平面微型电容器作为一种新型储能器件，凭借极高的功率密度和与良好的集成性引起了广泛的关注。近年来，对平面电容器性能的研究取得了显著的进展，电极的功率密度最高可以超过1000W/cm3。然而，相对于器件整体尺寸而言，由于衬底占较大比重，电极与电解液的接触面积只在衬底上表面的特定区域，导致整个器件的有效利用面积十分有限。相比于传统三明治结构的电容器来说，平面微型电容器的能量密度并不显著，大多在10mWh/cm3这个范围内。本项目提出了一种对硅基衬底进行整片刻蚀来制造体硅3D结构微型电容器的设计。依靠对衬底纵向空间的完全利用，极大地提升电极与电解液的有效接触面积。此外，通过在体硅3D电极上生长低密度的垂直碳纳米管阵列，一方面改善3D体硅电极的导电性，另一方面为进一步沉积具有高比电容密度的活性材料提供良好的纳米结构基底。预期将微型电容器的能量密度提升到50mWh/cm3以上。
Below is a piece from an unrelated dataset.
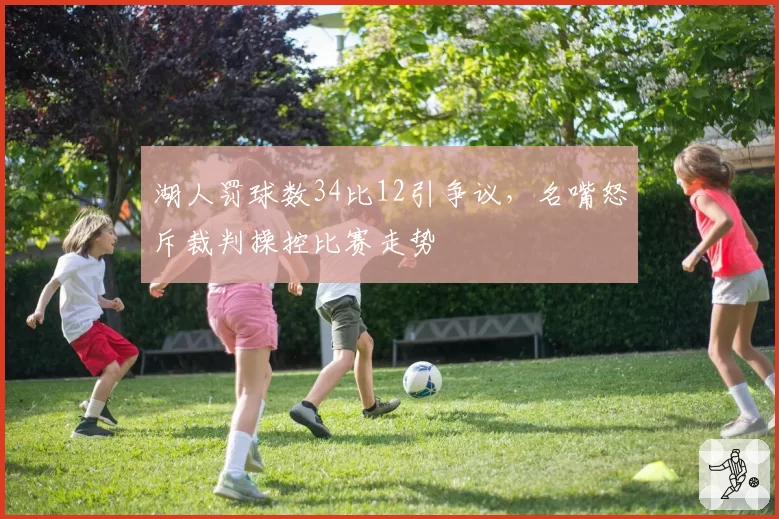 湖人罚球数34比12引争议,名嘴怒斥裁判操控比赛走势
平面电容器作为一种新型储能器件，并凭借高功率密度以及良好的集成度引起了广泛的研究，并有望成为小型化电子器件发展的基石。然而，在实际应用中，由于衬底不充分利用导致整个器件的有效利用面积十分有限，进而造成平面微型电容器的能量密度并不显著。本项目采用深硅刻蚀工艺（DRIE）制备3D体硅电极结构，在保证器件尺寸不变的情况下，利用电极的纵向维度来增加电极与电解液的有效接触面积和活性材料负载。并通过活性材料的包覆，改善电极的导电性和粗糙度，增加电容器件的比电容和能量密度。基于3D梳齿电极结构，Si/C/MnO2电容器件达到了2.62 μWh cm-2的能量密度和117.82 μW cm-2的功率密度。高导电性、高深宽比结构的3D Si/C/CNT@TiC电容器展示了8倍的电容提升，并在10000次充放电测试后，仍保持98%以上的电化学性能。这源于高长径比的CNT结构引入的高导电路径和大比表面积。为了进一步利用3D梳齿的结构优势，我们利用DIRE进行3D硅基多孔叉指电极的制备。与非多孔电极相比，多孔电极的离子扩散电阻减少了43%，结构表面积增大了50%。最终，将3D多孔微电容器的比电容提升0.3-1.3倍。此外，通过将电容器件集成到芯片上，不仅可以作为滤波器，实现纹波系数为1.5%的稳定电压输出。而且可以实现紫外监控，通过微纳制造的自供电电容器件驱动白光LED达60 s以上。这些结果不仅展示出基于3D体硅技术的微型电容器在能量存储方面的巨大潜力，还显示出MSC和芯片集成的广泛应用前景。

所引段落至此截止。